══ Data for processing ══

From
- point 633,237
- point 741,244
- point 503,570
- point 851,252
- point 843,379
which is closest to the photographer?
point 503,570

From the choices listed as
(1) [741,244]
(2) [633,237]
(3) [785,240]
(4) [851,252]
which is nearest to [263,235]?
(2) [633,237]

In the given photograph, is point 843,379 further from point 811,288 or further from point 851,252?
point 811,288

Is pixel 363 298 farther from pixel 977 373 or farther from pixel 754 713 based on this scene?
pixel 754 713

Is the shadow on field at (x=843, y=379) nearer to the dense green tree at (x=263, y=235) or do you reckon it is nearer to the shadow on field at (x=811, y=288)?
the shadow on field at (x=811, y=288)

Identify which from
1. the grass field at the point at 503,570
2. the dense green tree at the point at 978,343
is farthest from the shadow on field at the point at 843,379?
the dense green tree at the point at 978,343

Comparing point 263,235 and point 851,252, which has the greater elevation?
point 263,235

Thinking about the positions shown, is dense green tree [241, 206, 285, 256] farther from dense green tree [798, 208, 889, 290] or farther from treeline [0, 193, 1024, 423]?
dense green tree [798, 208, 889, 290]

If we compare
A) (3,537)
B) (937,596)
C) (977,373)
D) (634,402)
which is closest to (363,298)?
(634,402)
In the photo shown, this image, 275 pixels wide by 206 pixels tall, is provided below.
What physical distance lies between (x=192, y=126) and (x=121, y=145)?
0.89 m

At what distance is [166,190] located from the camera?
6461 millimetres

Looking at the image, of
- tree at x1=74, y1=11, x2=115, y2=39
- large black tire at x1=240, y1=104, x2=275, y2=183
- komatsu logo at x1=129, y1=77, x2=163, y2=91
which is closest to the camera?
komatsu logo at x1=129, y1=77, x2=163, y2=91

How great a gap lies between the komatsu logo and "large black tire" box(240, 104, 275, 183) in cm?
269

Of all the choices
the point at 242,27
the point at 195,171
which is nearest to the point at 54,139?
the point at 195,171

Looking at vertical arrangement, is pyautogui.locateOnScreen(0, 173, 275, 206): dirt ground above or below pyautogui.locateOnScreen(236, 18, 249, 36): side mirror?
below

═══

* Task to carry out
Render the records above as a JSON list of strings, one string for each line, with the blank lines left out.

* Task result
[
  "From",
  "- point 633,237",
  "- point 741,244",
  "- point 503,570",
  "- point 851,252",
  "- point 843,379",
  "which is closest to the photographer?",
  "point 503,570",
  "From the choices listed as",
  "(1) [741,244]",
  "(2) [633,237]",
  "(3) [785,240]",
  "(4) [851,252]",
  "which is nearest to [263,235]?",
  "(2) [633,237]",
  "In the given photograph, is point 843,379 further from point 811,288 or further from point 851,252?",
  "point 811,288",
  "Is pixel 363 298 farther from pixel 977 373 or farther from pixel 754 713 based on this scene?",
  "pixel 754 713",
  "Is the shadow on field at (x=843, y=379) nearer to the dense green tree at (x=263, y=235) or do you reckon it is nearer to the shadow on field at (x=811, y=288)?",
  "the shadow on field at (x=811, y=288)",
  "Identify which from",
  "1. the grass field at the point at 503,570",
  "2. the dense green tree at the point at 978,343",
  "is farthest from the shadow on field at the point at 843,379?",
  "the dense green tree at the point at 978,343",
  "Comparing point 263,235 and point 851,252, which has the greater elevation?",
  "point 263,235",
  "Thinking about the positions shown, is dense green tree [241, 206, 285, 256] farther from dense green tree [798, 208, 889, 290] or farther from treeline [0, 193, 1024, 423]?",
  "dense green tree [798, 208, 889, 290]",
  "If we compare",
  "A) (3,537)",
  "B) (937,596)",
  "C) (977,373)",
  "D) (634,402)",
  "which is closest to (363,298)?",
  "(634,402)",
  "In the photo shown, this image, 275 pixels wide by 206 pixels tall, is provided below.",
  "What physical distance lies between (x=192, y=126) and (x=121, y=145)?",
  "0.89 m",
  "At what distance is [166,190] located from the camera?",
  "6461 millimetres",
  "Looking at the image, of",
  "- tree at x1=74, y1=11, x2=115, y2=39",
  "- large black tire at x1=240, y1=104, x2=275, y2=183",
  "- komatsu logo at x1=129, y1=77, x2=163, y2=91",
  "which is closest to the camera?",
  "komatsu logo at x1=129, y1=77, x2=163, y2=91",
  "How great a gap lies between the komatsu logo and \"large black tire\" box(240, 104, 275, 183) in cm?",
  "269",
  "Of all the choices",
  "the point at 242,27",
  "the point at 195,171",
  "which is nearest to the point at 54,139?",
  "the point at 195,171",
  "Looking at vertical arrangement, is pyautogui.locateOnScreen(0, 173, 275, 206): dirt ground above or below pyautogui.locateOnScreen(236, 18, 249, 36): side mirror?",
  "below"
]